É neste ponto em que Dean não apenas mostra um olhar externo sobre nós mesmos, mas também como esse relacionamento pautado pelas redes sociais pode ser doentio. As pessoas não enxergam mais o que está a frente, contanto que seja uma forma de ter engajamento, entrar numa trend, ganhar likes. Em um filme cheio de doçura e ondas de melancolia, esse é um dos momentos ácidos da narrativa. A câmera se volta a um público possivelmente ruborizado pela identificação. Não se trata apenas de se encantar com a pureza do protagonista, mas também entender quando a sensibilidade das pessoas se perdeu.
Apesar de ser uma charmosa história, é válido citar que Marcel, a Concha de Sapatos pode não ser um filme para todos. Em meio a tantos blockbusters e filmes tomados por efeitos especiais, explosões, batalhas espaciais e carros dez vezes mais velozes e furiosos que 20 anos atrás, o filme se mostra de forma branda, singela, com passagens pausadas e contemplativas. Isso não significa, no entanto, que não tenha um bom ritmo.

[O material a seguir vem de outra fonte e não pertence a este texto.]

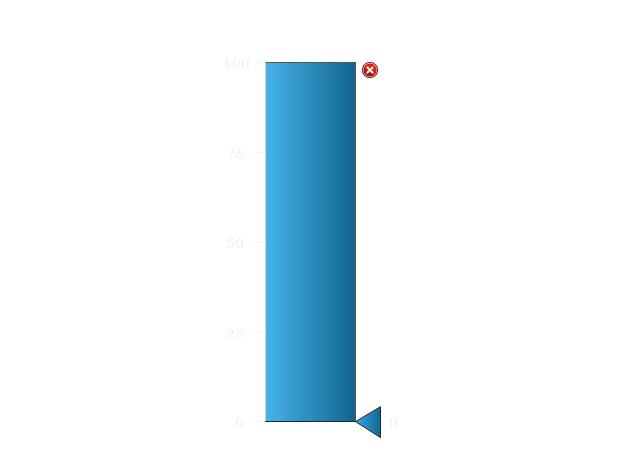 Slider Vertical 2, slider,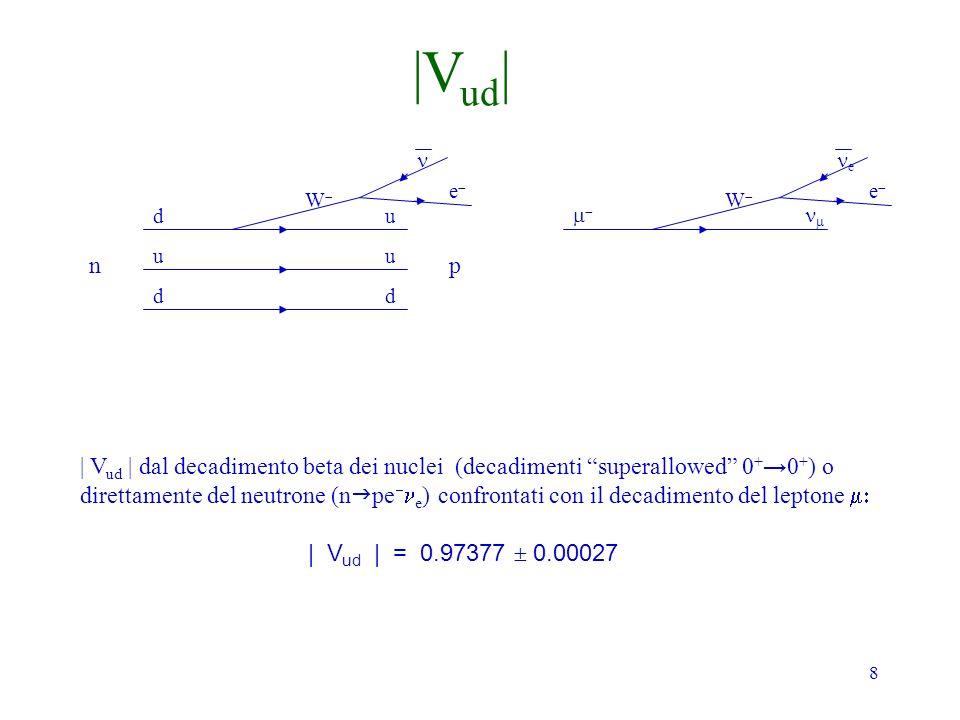 8 np d u d u u d e W | V ud | dal decadimento beta dei nuclei (decadimenti superallowed 0 + 0 + ) o direttamente del neutrone (n pe e ) confrontati con il decadimento del leptone | V ud | = 0.97377 0.00027 |V ud | e e W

Ao fim, trata-se de uma experiência convidativa para todos. Ainda mais quando uma pequena e fofa concha promove reflexões sem deixar o sorriso de lado, sem perder o humor. Além de nos lembrar que “tamanho não é documento”, Marcel reconhece que, provavelmente, temos o que é preciso para enfrentar mudanças e ressignificar espaços e relações.